Calculate hit rate from a log file

You have a huge file that contains one line per request/transaction. Some lines are of one type (e.g. ‘HIT’), some of another (e.g. MISS). Let’s say you want to calculate the hit-rate, but as fast as possible.
We take a Squid log file of about 140MB. How long does it take to count how many lines it has?

$ time wc -l /var/log/squid/access.log
845212 /var/log/squid/access.log
real 0m6.523s

(about 21.4 MB/s or 130.000 lines/s)

And now let’s just filter out the lines containing ‘HIT’ and count those:

$ time sh -c "grep -i HIT /var/log/squid/access.log | wc -l"

Wow! This takes ages (I stopped it after 15 minutes) and the grep takes 100% CPU all the time. So let’s look for another solution.

Maybe gawk? First let’s see if it is much slower than wc -l for counting lines:

$ time gawk "END {print NR}" /var/log/squid/access.log
845907
real 0m26.129s

(5.3 MB/s or 32.000 lines/s – 4 times slower)

And now let it count the hits too:

$ time gawk "BEGIN {hit=0} /HIT/ {hit = hit+1} END {print hit/NR*100}" '/var/log/squid/access.log'
84.5023
real 0m32.836s

(4MB/s or 25.000 lines/s – slow but acceptable)

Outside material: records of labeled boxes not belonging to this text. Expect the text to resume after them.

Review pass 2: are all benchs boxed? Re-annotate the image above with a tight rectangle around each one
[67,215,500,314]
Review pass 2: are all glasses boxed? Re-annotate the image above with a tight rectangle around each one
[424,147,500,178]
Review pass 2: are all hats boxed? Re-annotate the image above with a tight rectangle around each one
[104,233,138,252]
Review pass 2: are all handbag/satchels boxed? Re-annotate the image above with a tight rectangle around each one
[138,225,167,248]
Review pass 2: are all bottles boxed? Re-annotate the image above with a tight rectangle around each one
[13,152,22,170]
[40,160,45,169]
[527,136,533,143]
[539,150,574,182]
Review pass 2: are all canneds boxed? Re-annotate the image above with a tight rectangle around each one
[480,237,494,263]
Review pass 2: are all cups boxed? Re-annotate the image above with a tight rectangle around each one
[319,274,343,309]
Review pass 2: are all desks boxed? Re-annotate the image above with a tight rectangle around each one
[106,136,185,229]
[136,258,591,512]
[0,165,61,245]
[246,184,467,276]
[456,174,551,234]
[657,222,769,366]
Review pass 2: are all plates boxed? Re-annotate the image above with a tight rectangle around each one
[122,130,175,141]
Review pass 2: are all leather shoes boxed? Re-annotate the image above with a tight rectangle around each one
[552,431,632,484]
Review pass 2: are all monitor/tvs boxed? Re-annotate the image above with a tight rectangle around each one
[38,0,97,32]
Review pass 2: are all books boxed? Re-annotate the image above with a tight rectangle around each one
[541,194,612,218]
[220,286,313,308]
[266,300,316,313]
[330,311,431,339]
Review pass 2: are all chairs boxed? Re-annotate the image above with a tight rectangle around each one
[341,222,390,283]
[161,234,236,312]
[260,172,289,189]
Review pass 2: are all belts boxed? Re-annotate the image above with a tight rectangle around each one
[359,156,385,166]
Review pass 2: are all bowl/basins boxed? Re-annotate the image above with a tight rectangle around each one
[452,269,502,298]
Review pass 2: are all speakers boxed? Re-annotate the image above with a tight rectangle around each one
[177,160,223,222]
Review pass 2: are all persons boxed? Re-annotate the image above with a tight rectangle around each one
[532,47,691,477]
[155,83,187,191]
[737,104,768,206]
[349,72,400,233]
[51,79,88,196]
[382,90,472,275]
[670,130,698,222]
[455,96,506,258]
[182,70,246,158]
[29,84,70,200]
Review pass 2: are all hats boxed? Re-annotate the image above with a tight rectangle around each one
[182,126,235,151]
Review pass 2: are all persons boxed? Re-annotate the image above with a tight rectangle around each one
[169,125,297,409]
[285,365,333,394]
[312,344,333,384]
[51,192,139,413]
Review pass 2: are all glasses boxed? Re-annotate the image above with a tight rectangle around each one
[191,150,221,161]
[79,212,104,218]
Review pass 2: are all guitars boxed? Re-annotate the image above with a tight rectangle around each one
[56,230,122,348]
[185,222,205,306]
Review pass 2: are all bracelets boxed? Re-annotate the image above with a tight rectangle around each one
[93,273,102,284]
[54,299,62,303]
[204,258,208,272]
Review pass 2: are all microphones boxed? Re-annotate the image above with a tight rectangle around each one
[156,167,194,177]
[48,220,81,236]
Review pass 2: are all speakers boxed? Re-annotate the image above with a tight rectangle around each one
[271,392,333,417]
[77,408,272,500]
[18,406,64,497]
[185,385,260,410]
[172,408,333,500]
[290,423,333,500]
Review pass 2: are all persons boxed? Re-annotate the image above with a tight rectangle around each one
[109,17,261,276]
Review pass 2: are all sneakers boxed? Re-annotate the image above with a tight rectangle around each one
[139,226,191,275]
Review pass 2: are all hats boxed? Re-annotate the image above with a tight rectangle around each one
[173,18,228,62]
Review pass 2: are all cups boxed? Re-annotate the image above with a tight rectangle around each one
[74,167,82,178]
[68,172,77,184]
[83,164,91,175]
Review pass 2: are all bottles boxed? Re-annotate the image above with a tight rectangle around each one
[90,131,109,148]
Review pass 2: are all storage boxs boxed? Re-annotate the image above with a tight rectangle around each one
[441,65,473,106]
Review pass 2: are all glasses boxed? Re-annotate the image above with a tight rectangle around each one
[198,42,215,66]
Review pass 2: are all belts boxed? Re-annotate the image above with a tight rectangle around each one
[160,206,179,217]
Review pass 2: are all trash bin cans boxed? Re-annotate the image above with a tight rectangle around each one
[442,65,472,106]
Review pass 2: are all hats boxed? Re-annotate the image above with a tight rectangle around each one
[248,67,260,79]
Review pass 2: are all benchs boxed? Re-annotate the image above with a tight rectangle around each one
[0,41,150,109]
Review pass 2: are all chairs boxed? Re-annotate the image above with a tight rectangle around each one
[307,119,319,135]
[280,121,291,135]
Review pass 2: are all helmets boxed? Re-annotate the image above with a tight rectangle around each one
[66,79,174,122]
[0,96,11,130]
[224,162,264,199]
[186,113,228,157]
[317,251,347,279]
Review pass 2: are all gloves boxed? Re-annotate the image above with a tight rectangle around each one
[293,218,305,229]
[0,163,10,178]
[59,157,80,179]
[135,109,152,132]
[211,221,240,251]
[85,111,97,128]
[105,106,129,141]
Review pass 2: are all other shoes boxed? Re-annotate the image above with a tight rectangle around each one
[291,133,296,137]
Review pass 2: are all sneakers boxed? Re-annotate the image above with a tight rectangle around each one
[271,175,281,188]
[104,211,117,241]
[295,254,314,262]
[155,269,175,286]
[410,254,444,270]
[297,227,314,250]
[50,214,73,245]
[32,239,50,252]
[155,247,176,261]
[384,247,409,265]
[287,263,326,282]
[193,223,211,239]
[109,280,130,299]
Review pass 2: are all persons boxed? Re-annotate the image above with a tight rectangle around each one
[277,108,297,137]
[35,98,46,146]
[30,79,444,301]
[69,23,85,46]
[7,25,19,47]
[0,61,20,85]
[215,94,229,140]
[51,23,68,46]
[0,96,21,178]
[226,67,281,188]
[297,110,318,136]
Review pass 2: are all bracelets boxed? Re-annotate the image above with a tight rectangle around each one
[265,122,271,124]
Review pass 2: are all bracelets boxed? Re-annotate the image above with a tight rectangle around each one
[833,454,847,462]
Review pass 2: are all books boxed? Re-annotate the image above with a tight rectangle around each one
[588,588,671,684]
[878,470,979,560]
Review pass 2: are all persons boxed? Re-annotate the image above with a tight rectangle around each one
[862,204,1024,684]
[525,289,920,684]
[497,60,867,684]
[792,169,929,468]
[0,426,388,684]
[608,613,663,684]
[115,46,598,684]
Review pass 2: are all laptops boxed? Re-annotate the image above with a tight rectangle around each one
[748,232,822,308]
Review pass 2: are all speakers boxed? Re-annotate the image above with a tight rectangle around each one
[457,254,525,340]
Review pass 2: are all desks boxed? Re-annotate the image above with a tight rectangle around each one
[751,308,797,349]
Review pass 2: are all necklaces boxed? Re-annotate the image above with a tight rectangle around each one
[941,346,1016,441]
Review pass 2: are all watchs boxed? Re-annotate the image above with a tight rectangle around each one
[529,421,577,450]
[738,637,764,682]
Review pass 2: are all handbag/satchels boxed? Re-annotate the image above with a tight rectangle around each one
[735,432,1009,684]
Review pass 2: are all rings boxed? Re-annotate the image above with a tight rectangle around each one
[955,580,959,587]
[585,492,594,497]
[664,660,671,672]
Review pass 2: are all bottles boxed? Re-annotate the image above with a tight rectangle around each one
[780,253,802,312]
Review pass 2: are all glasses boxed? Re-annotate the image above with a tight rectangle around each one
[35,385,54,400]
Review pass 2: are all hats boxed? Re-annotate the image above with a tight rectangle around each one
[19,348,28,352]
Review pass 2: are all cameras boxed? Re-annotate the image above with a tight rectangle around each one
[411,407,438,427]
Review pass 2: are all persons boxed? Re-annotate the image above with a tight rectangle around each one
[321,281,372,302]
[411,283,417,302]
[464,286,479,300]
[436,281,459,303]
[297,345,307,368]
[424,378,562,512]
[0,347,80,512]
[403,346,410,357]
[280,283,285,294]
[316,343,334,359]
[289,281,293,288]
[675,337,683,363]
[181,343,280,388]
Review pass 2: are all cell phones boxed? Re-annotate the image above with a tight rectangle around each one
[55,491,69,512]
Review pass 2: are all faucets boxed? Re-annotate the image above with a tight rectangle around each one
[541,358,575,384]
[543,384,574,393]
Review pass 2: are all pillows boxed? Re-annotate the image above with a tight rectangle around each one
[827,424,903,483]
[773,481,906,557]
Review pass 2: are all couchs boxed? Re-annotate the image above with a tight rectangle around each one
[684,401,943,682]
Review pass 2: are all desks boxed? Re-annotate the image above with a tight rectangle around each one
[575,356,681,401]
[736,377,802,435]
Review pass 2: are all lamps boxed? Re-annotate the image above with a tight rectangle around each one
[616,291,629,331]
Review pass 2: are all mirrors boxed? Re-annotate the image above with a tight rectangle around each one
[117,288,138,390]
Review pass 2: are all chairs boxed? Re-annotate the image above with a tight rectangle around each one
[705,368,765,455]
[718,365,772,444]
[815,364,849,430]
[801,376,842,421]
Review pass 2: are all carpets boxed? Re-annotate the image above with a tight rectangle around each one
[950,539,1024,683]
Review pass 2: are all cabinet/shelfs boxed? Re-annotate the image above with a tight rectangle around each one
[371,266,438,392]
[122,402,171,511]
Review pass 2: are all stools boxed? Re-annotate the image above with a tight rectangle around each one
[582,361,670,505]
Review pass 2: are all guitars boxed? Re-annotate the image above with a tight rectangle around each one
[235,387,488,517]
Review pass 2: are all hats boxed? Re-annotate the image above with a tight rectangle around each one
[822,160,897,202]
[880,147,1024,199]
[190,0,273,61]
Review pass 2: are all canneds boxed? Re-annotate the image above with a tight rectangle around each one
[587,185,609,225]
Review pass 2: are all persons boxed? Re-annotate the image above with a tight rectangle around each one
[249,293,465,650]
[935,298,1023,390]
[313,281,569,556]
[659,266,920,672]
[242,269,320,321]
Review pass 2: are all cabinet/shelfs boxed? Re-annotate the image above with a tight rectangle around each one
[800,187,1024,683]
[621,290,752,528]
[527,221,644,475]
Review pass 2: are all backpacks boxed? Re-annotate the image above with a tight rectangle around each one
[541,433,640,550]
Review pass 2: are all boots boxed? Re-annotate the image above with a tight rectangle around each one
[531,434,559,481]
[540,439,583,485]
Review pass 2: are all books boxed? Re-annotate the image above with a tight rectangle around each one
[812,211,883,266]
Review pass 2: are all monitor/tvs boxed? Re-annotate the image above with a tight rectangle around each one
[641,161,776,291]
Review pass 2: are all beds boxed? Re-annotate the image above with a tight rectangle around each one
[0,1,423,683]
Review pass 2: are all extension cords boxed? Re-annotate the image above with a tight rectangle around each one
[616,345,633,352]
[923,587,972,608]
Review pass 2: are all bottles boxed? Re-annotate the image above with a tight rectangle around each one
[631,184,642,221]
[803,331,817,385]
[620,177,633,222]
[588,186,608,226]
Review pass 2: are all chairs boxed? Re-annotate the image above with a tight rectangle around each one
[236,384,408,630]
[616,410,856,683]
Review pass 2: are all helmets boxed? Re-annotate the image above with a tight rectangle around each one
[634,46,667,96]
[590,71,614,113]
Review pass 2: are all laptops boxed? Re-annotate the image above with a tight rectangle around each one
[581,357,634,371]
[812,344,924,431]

Do we actually need a count on the whole file? What if we just took the last (i.e. most recent) 100.000 lines? The result would be a better indication of what the current hit rate is, and the speed of calculation would be more predictable.

$ time sh -c "tail -100000 /var/log/squid/access.log | gawk 'BEGIN {hit=0} /HIT/ {hit = hit+1} END {print hit/NR*100}'"
92.305
real 0m3.332s

(30.000 lines/s)

It is actually a bit slower the first time you run it, probably due to disk or filesystem caching. So if you want your hit rate calculation to take less than 2 seconds, you could take the last 50.000 lines. Done!